Eigentlich müssten wir überlegen, noch Zusatztermine
einzuschieben.«
    »Die Menschen sind bekloppt! Reine
Sensationsgier!«
    »Du hast Recht. Aber wir müssen
natürlich auch ans Geschäft denken. Wenn's Manna regnet, brauchst
du Löffel«, gebrauchte sie eine von ihr oft benutzte Floskel, wenn
sie einen guten Deal witterte.
    »Also meinen Sie, wir sollten den
Termin nicht absagen.«
    »Wenn du mitziehst, ja!«
    Das tat ihm gut. Sie wollte nicht
alleine entscheiden.
    Auf ihn kam es nun an, ob die
Veranstaltung stattfinden würde oder nicht.
Er wusste jetzt, dass ihr seine Meinung wichtig war. Darauf würde es ankommen. Aber er wollte sie noch ein wenig zappeln lassen.

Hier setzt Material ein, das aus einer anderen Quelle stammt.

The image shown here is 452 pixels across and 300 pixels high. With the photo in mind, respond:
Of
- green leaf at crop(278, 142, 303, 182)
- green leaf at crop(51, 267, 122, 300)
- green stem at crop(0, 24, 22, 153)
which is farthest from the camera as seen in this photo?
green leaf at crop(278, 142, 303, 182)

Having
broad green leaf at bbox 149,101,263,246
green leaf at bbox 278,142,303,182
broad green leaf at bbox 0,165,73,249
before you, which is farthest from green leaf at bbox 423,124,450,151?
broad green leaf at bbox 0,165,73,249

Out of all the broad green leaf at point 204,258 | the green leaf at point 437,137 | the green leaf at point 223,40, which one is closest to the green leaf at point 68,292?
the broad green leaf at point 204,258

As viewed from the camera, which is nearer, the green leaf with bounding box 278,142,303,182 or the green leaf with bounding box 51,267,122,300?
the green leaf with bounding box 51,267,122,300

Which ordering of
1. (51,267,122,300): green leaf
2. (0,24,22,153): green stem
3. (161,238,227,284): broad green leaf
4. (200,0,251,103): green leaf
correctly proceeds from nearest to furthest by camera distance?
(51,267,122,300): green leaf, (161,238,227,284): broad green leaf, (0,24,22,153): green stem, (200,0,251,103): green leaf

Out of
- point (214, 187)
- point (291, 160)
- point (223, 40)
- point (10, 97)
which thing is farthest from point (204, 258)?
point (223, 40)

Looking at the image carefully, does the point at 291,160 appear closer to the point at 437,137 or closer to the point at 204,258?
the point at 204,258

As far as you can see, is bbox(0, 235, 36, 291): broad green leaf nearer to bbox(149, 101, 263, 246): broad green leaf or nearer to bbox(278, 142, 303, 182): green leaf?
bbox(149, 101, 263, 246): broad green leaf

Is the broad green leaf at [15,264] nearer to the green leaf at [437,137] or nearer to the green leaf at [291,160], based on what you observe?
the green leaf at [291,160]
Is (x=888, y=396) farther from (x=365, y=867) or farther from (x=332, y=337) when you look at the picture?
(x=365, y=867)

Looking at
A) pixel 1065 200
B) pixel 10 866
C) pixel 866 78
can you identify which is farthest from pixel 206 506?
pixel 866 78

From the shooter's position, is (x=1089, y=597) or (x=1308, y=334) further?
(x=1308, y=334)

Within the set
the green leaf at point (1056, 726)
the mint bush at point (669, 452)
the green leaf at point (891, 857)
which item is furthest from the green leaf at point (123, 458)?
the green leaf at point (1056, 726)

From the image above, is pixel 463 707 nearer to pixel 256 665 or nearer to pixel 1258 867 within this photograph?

    »Sie sind der Boss! Sie
entscheiden!«
    »Ja, aber nicht gegen deinen Willen.
Dein Urteil ist mir schon wichtig. Wenn du ›Nein‹ sagst, canceln
wir.« So wie das Gespräch verlaufen war, schien es ihr nicht ganz
fair zu sein, ihn mit in die Verantwortung zu nehmen. Aber es ging
ihr auch darum, Carlo so zu motivieren, dass er seinen Job am
kommenden Freitag wie üblich routiniert und gut gelaunt machen
würde. Nur so konnte das Geschäft vor allem nach der eigentlichen
Party florieren, wenn gerade die Männer sich spendabel zeigten. Oft
von der Hoffnung getragen, von der eingeladenen Angebeteten zuvor
im 9-Minuten-Gespräch ein ›Ja‹ ergattert zu haben und auf diese
Weise den eventuell weiteren Weg ebnen zu können.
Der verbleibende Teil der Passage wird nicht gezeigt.